Permutation based importance
perm_importance = permutation_importance(xgb, X_test, y_test)
sorted_idx = perm_importance.importances_mean.argsort()
plt.barh(boston.feature_names[sorted_idx], perm_importance.importances_mean[sorted_idx])
plt.xlabel("Permutation Importance")
This is my preferred way to compute the importance. However, it can fail in case highly colinear features, so be careful! It's using permutation_importance
from scikit-learn
.
SHAP based importance
explainer = shap.TreeExplainer(xgb)
shap_values = explainer.shap_values(X_test)
shap.summary_plot(shap_values, X_test, plot_type="bar")

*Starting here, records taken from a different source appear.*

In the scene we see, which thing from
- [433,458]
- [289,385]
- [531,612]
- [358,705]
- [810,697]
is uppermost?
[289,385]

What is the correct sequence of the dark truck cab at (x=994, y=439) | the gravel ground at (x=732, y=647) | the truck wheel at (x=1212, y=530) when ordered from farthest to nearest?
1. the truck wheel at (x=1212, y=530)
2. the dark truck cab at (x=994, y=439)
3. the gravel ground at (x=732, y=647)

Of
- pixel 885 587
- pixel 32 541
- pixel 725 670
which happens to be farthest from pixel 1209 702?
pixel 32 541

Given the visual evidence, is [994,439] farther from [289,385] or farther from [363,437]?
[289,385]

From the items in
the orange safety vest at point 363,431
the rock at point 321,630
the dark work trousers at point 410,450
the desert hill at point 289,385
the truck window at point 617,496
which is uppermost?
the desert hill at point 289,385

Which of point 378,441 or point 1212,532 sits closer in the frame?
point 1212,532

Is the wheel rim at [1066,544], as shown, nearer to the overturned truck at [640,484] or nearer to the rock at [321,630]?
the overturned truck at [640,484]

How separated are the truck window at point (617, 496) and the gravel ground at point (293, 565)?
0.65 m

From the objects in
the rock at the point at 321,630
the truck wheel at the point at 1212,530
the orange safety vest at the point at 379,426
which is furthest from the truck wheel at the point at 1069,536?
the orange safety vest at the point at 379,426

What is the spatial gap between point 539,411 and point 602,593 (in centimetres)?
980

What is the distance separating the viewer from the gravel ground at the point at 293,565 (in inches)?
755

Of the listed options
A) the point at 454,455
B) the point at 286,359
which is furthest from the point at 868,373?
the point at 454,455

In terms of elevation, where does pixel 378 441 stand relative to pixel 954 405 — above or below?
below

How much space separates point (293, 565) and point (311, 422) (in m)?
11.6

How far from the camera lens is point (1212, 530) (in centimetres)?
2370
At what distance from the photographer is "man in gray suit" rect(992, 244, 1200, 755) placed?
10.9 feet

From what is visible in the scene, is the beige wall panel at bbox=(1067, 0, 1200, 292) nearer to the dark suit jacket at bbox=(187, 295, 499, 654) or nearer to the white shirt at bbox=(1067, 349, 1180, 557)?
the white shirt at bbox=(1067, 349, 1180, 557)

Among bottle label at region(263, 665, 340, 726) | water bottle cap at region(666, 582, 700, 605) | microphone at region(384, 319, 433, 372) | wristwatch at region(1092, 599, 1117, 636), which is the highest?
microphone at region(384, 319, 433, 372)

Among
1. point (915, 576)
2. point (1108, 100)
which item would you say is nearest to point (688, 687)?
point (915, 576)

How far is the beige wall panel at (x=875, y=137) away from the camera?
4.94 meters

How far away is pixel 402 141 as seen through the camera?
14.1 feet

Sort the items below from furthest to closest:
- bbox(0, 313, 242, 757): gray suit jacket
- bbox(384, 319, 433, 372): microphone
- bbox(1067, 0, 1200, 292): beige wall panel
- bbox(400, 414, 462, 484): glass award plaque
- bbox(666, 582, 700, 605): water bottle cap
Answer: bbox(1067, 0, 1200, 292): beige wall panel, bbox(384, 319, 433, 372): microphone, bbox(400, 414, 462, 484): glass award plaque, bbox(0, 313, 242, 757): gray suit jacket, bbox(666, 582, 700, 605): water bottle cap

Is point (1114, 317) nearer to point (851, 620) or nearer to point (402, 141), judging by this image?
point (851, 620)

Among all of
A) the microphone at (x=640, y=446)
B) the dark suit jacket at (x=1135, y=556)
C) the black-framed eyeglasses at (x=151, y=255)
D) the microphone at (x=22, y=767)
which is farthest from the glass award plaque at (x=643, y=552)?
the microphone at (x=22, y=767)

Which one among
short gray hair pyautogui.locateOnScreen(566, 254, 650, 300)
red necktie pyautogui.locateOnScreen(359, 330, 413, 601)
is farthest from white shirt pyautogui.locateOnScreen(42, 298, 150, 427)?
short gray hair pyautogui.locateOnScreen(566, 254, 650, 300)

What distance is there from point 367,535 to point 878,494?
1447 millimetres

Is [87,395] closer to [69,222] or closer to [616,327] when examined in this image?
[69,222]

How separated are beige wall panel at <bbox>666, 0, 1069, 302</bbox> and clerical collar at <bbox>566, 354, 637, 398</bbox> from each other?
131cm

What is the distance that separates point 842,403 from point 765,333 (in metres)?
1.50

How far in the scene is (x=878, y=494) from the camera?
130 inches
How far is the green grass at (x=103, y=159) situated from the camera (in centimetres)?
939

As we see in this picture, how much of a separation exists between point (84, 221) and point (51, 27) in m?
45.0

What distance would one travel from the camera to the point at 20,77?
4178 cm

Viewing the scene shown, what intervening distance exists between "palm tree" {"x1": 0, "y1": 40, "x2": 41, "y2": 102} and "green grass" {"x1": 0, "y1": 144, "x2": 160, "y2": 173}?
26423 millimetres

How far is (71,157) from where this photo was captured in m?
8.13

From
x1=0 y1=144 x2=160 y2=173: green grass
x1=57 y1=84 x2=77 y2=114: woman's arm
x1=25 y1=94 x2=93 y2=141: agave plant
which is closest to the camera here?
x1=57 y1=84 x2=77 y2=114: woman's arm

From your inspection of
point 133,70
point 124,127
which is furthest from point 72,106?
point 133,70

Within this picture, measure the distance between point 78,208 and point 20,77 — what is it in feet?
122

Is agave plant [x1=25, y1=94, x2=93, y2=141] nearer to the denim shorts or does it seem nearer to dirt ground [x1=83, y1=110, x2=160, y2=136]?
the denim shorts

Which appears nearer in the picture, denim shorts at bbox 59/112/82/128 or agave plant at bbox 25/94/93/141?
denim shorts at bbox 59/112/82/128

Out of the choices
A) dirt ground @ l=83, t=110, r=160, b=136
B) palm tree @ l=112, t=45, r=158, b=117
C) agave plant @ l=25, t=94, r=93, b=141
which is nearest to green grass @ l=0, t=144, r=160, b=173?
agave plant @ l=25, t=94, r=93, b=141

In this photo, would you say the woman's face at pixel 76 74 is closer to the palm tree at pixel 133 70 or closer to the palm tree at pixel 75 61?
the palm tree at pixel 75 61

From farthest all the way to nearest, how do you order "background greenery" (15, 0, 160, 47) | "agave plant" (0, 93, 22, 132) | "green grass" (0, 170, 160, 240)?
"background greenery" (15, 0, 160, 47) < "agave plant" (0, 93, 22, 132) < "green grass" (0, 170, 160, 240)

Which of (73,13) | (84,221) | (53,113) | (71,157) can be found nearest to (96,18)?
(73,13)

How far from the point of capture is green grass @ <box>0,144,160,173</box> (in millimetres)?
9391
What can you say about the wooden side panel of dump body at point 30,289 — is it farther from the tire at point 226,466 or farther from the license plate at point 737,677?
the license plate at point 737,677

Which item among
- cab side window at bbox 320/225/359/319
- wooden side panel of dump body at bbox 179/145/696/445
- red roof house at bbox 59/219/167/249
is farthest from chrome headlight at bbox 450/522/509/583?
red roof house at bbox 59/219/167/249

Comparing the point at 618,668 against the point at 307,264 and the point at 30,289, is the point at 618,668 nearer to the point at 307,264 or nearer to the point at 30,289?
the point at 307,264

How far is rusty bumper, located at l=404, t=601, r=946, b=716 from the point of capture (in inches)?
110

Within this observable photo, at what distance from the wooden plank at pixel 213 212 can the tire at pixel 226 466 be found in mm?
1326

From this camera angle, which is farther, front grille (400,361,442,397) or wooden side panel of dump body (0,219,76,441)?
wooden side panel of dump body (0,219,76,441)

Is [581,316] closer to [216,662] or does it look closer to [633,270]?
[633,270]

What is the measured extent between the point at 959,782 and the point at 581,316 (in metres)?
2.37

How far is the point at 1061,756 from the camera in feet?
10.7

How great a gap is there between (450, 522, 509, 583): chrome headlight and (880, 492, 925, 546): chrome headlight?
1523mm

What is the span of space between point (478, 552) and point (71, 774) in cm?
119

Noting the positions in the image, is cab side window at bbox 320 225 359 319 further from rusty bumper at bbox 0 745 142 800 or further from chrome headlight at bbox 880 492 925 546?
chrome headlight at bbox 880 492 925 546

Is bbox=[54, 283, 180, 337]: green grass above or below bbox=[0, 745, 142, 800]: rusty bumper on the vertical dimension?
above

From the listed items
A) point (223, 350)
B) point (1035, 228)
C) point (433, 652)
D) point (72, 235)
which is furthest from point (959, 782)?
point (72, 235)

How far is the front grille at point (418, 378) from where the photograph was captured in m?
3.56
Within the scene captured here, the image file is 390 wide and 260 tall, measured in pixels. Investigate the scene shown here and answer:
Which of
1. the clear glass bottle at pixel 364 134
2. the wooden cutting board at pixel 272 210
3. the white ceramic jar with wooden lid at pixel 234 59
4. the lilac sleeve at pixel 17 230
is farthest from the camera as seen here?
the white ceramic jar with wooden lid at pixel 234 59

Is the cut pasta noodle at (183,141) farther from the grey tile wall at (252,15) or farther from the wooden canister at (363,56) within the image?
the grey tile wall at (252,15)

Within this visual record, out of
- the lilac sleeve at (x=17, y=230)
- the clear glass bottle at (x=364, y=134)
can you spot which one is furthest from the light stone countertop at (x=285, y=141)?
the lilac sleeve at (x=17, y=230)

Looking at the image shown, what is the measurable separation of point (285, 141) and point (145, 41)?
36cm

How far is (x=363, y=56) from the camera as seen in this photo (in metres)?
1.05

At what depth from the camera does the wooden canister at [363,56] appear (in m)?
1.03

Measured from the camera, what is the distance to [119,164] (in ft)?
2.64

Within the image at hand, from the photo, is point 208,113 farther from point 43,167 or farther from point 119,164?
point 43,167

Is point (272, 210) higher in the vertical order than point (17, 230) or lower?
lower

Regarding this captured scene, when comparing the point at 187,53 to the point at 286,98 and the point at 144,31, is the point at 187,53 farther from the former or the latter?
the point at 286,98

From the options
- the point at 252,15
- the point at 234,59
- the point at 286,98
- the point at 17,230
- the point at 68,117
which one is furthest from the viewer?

To use the above code, you need to have shap
package installed.
I was running the example analysis on Boston data (house price regression from scikit-learn). Below 3 feature importance:
Built-in importance
Permutation based importance
SHAP importance
All plots are for the same model! As you see, there is a difference in the results. I prefer permutation-based importance because I have a clear picture of which feature impacts the performance of the model (if there is no high collinearity).
Solution 10 - Python
In case you are using XGBRegressor, try with: model.get_booster().get_score()
.
That returns the results that you can directly visualize through plot_importance
command
Solution 11 - Python
None of the above worked for me, this was the code I ended up with, to sort features by importance.
from collections import Counter
Counter({k: v for k, v in sorted(model.get_fscore().items(), key=lambda item: item[1], reverse = True)}).most_common
just replace model with the name of your model and everything will be there. Of course I'm doing the same thing twice, there's no need to order a dict before passing to counter, but I figure it wouldn't hurt to leave it there in case anyone hates Counters.